━━━ EXCERPT PROVIDED

What are the costs that you think of when thinking of babies?

Seriously. I suppose it depends on where you are in the world. Here in South Africa you need to have a good private medical insurance because most of the time you don’t want to go through the public medical system – which is only really good if you’ve been shot, stabbed or such. You know, the things that the doctors are used to dealing with in there.

So let’s look at some of the costs we remember.
You’ve got the normal things, like nappies ( or diapers depending on where you are), the cosmetics, the towels, the baby grows, prams, car seats, cots, compactums, other clothes and importantly the receiving blankets. On this point if you are buying 5, then maybe consider doubling that number. You can never have enough of those things, and once you’re all done with populating the world they make really great dust cloths and grease cloths.

━━━━━━
━━━ DATA

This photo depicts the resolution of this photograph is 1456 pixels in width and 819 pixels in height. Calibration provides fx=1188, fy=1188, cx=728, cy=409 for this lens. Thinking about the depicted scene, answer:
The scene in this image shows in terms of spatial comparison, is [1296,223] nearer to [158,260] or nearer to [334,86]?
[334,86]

━━━━━━
━━━ DATA

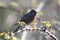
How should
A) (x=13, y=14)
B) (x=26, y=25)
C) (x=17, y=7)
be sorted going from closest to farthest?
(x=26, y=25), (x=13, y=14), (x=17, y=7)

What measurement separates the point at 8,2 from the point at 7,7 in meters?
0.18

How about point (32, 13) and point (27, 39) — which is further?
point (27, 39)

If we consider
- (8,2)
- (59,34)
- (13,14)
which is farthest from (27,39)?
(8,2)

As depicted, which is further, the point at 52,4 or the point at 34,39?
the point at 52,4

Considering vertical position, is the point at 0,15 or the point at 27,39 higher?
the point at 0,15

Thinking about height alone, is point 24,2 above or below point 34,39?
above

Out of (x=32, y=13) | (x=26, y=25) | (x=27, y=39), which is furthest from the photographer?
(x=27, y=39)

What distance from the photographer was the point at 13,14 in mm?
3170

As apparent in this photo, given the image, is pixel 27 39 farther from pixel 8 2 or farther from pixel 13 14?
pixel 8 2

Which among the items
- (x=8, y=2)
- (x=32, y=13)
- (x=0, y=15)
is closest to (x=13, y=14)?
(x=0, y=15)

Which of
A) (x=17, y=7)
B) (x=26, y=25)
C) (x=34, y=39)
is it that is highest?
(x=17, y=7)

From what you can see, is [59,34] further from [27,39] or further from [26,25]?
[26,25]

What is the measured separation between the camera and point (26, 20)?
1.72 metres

━━━━━━

TASK SET »
1 – In the excerpt on baby costs, what does the writer suggest if you are buying 5 receiving blankets?
2 – Repeat the passage from the excerpt on baby costs, starting at "So let’s look" and ending at "and grease cloths.".

SOLUTIONS FOR EACH TASK »
1 – Consider doubling that number.

2 –
So let’s look at some of the costs we remember.
You’ve got the normal things, like nappies ( or diapers depending on where you are), the cosmetics, the towels, the baby grows, prams, car seats, cots, compactums, other clothes and importantly the receiving blankets. On this point if you are buying 5, then maybe consider doubling that number. You can never have enough of those things, and once you’re all done with populating the world they make really great dust cloths and grease cloths.